Ora che il soggiorno si è concluso, mi rendo conto che tutto ha avuto a che fare con l’ascolto, degli altri e di me stessa. Ho pensato anche alle mie disabilità, siamo tutti disabili emotivi, chi più chi meno, sarà per questo che si dice rabbia cieca, dolore sordo, tristezza muta, ansia paralizzante. Abbiamo il difficile compito di far camminare l’ansia, allontanarla; guardare la rabbia negli occhi, farsi guardare, per spegnerla; fare in modo che il dolore senta anche il bello, dare parola alla tristezza, lasciarla sfogare, farle spiegare le sue ragioni.
In questi giorni mi sono emozionata tanto, bene, con gioia. L’ultima sera, una sera di luna, ci siamo raccolti in cerchio, adulti e bambini, e ho letto qualche favola. In particolare, la storia di Pino Pace che racconta di una magica eclissi capace di trasformare una balena nella sua amica farfalla per farla volare fino al cielo e di mutare la farfalla in balena per nuotare nelle profondità marine. Spiega l’incredibile esperienza del mettersi nei panni degli altri e tornarne arricchiti, credo, anche se lo dovremmo chiedere a Pino Pace. Niente di miracoloso, dei miracoli non mi fido, ma delle piccole magie sì, anche se dovessero durare solo il tempo di un’eclissi. O di un’estate.

 

Dal diario di Giovanna, 12 anni:

“Abbiamo appena messo piede sulla carrozza e Alexia si è addormentata come un orso in letargo, altri mangiano, io invece sto cercando di abbandonare la noia. La mia mente continua a dirmi che ho lasciato alle spalle i giorni con Paideia, e il nonno di Greta, prima che me ne andassi, mi ha detto di non essere triste e di far finta che sarei tornata fra qualche anno. Cerco di convincermi che questa cosa sia vera ma non riesco. Nel profondo, so che quella settimana è sembrata durare un giorno e che quelle conversazioni sono sembrate piccole, ma nella loro piccolezza sono riuscite a segnarmi, perché si sa, anche le cose più piccole riescono a entrare nel tuo cuore. C’erano bambini che avevano avuto quella “fortuna” di poter camminare ed esprimersi, ed altri che non l’avevano avuta. Io invece, ho avuto quella sfiga che hanno in pochi, ovvero quella di essere operata e di non potermi divertire al completo. Potevo solo stare sul bordo dell’acqua del mare dove sembrava non esistessero confini ed aspettare che le onde mi sfiorassero i piedi come le carezze compassionevoli di una persona amata. Una parte dei bambini aveva avuto la fortuna di conoscere nuove persone diverse che vivevano nel loro piccolo mondo. Avevano avuto la fortuna di avere dei genitori altruisti e ben informati, che volevano trasmettere positività ai loro bambini. L’altra, invece, aveva avuto la fortuna di divertirsi senza avere delle barriere davanti a loro, correndo in una sedia a rotelle o correndo liberamente. Ora scrivo questi ricordi perché non ho un quadro dove dipingerli, un quadro che verrebbe colorato come un arcobaleno dopo una pioggia di tristezza o come un prato fiorito dopo il primo mese di primavera”.

**MATERIALE MOSTRATO**
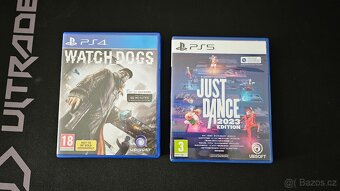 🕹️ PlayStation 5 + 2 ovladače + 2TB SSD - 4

---

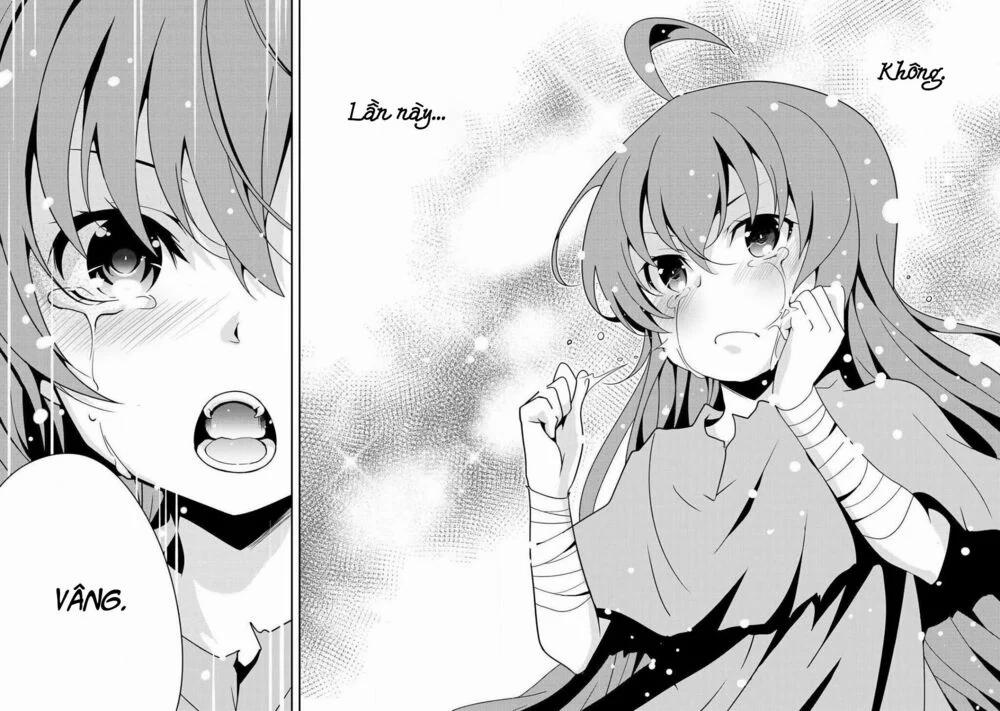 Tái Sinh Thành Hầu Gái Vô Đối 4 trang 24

**CONSEGNA**
Nel brano proposto, di chi è la storia della balena e della farfalla letta l'ultima sera?

**RISPOSTA**
Pino Pace.